Уже почти стемнело. Я терпеливо жду за деревом, глядя на извилистую лесную дорогу. Асфальт тянется только в одном направлении – к дому местных королей. Странно, адвокат опаздывает на пятнадцать минут, такого раньше не было. Небольшое волнение закрадывается внутрь: не хочется переносить планы на другой день, так как у меня все готово к их осуществлению и мое сознание в том числе. Похрустываю пальцами, жду. И вот, наконец, слышится шум машины, через деревья пробивается рваный свет фар. Облегченно вздыхаю. Раздается хлопок, автомобиль идет юзом и останавливается на обочине. Я заранее раскидал шипы на повороте. Все прекрасно. Накидываю капюшон на голову и надеваю перчатки. Начинаю пробираться к моему «приятелю».
– Да что за... – Цукерман злится. Два передних колеса проколоты. Он, присев на корточки, осматривает их и качает головой. – Ну как так-то?! Твою в душу Бога мать! – выдает он набор не свойственного интеллигенту лексикона. От его брани затихает все вокруг. В злости он пинает покрышку ногой и достает сотовый телефон.
Я выхожу из темноты леса на дорогу в нескольких метрах от него. Вижу, как он ковыряется в своем мобильнике.

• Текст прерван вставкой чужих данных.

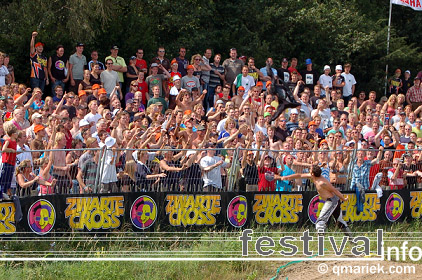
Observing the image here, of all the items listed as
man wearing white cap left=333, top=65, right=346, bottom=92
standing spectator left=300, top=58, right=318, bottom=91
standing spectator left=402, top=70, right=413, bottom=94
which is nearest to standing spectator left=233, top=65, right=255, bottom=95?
standing spectator left=300, top=58, right=318, bottom=91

Ускоряю шаг: ему нельзя дать возможность сделать звонок. Достаю из кармана кастет. Наконец он меня замечает и от неожиданности шарахается назад.
– Что за…
Я со всего маха бью ему по ребрам, еще и еще. Кулак в железных доспехах последовательно пересчитывает ему кости. Адвокат взвизгивает и падает, телефон отлетает в сторону. Поднимаю, смотрю, кому он звонил. Слава Богу, не успел совершить вызов. Бросаю мобильник на землю и растаптываю его ногой. Цукерман, кряхтя, поднимается и пытается скрыться в лесу. Кидаюсь за ним, хватаю его и, заломив руку, с разворота бью лицом о ствол дерева. Хрустит переносица, он падает на колени. Прижимаюсь ртом к его уху, чтобы этот ублюдок уж точно не пропустил ни единого моего слова.
– Привет, дружище!
– Я не понимаю, – он мотает головой. Кровавые сопли при каждом выдохе надуваются пузырями. – У меня есть деньги. Много денег, – добавляет он, словно в этой жизни все можно решить рублем.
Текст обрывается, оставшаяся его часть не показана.